By Ariele Vaccaro
For hematologist and University of Wisconsin- Milwaukee (UWM) Vice Chancellor Dr. Joan Prince, the best part of being a HistoryMaker is being able to speak to young crowds like the one she visited this past Tuesday afternoon at Milwaukee High School of the Arts (MHSA).
“I think it’s our job to give young people hope. It’s our job to help them craft their message,” Prince said.
A crowd of juniors at MHSA filed into the auditorium at 10 a.m.
There, they would learn about one little African- American girl that grew up to be a United Nations Ambassador and a university administrator – in essence, a leader.
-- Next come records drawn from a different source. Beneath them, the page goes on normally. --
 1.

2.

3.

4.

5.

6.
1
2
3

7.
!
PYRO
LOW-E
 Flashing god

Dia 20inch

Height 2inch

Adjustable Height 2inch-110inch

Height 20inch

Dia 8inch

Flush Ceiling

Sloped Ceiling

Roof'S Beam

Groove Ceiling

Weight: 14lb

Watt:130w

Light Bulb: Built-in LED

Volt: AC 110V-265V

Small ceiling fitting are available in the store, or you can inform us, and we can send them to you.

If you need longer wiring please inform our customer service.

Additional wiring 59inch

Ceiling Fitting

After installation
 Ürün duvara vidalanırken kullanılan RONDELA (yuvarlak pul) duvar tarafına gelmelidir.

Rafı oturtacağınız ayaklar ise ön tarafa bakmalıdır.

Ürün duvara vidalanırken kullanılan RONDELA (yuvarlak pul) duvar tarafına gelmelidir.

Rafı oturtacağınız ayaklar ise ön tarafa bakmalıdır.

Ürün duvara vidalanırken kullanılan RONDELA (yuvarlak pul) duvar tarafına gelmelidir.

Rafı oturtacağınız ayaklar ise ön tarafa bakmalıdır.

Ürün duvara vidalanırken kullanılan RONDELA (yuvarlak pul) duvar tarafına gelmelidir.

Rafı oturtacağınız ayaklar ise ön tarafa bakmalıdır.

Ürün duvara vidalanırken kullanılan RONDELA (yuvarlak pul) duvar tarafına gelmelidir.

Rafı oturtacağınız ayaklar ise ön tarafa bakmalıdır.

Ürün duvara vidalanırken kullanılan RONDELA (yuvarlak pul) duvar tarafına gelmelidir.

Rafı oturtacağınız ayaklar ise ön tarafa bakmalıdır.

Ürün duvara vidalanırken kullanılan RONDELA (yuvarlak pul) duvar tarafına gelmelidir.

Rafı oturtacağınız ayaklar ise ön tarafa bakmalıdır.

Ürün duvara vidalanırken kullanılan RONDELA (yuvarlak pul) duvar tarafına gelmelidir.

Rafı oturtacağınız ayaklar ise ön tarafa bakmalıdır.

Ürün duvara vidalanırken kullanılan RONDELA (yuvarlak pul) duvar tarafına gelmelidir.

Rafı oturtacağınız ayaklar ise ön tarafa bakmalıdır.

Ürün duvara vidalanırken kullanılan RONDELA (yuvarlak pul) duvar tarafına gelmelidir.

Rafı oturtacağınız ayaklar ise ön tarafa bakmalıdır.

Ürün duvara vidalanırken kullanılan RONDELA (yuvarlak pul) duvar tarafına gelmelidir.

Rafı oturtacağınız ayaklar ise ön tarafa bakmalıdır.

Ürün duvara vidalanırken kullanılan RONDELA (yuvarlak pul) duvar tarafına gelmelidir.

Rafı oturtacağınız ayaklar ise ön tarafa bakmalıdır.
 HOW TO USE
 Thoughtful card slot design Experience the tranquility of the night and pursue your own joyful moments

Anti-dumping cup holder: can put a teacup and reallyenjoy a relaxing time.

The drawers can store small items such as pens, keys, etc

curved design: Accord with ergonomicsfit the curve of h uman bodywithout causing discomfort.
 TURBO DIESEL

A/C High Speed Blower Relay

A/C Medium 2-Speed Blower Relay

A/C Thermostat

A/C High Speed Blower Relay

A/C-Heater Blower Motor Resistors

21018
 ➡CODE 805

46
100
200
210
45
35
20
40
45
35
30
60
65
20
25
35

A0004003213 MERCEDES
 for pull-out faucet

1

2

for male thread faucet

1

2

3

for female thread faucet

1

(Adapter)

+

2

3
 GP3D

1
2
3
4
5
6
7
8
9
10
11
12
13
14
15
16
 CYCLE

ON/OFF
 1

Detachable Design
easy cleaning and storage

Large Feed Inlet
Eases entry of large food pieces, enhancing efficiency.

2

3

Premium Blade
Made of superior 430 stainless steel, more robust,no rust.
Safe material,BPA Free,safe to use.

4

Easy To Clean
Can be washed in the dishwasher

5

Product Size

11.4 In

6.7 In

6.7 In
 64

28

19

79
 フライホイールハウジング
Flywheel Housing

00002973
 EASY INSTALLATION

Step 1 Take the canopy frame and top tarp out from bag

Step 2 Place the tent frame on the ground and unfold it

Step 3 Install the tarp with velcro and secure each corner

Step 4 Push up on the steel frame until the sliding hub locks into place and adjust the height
Prince’s address to the teens was part of a new effort by The HistoryMakers – a group working to create the nation’s largest oral collection of African American history – to show Black youth what a leader looks like and how to become one.
According to Prince, the city’s youth, African American or not, could especially benefit from such an initiative.
“I think it’s particularly important for all people, not just African Americans, to know about African American history and African American leadership, particularly as it relates to Milwaukee,” said Prince.
Prince began her speech by asking students if they were from Milwaukee. Majority rose their hands. She smiled and mentioned that she grew up on 12th and Center Streets.
Her childhood home, where she grew up as the youngest of four siblings, was located within the 53206 zip code, which has been nationally noticed for its high rate of previously incarcerated residents.
However, Prince’s message was not to focus on where you start.
Rather, she implied that what’s more important is where you end up.
“You can shoot for the stars,” said Prince. “Don’t let this zip code be your boundary.”
She grabbed students’ attention with an anecdote recalling the time the White House called to tell her she’d been chosen to be a U.S. Ambassador to the United Nations.
She thought it was a prank phone call from her brother and hung up not once, but twice. She would later meet President Barack Obama and discover that he planned to send her to New York City to become an ambassador.
Then, Prince turned the conversation to the students. She urged them to plan for life beyond high school.
“You have to keep working,” Prince told the juniors.
She invited students to visit her at UWM and mentioned that she may come back to MHSA again next year to speak to the them as seniors.
Prince’s speech was one of two that HistoryMakers put on to take place at MHSA on Tuesday.
Baseball player and social worker Dennis “Bose” Biddle spoke to a group of students earlier that day.
Other HistoryMakers will be making similar visits to schools.
U.S. Secretary of Education Arne Duncan is working with The HistoryMakers to send 400 African American leaders “back to school” to meet with students and perform as role models for young adults.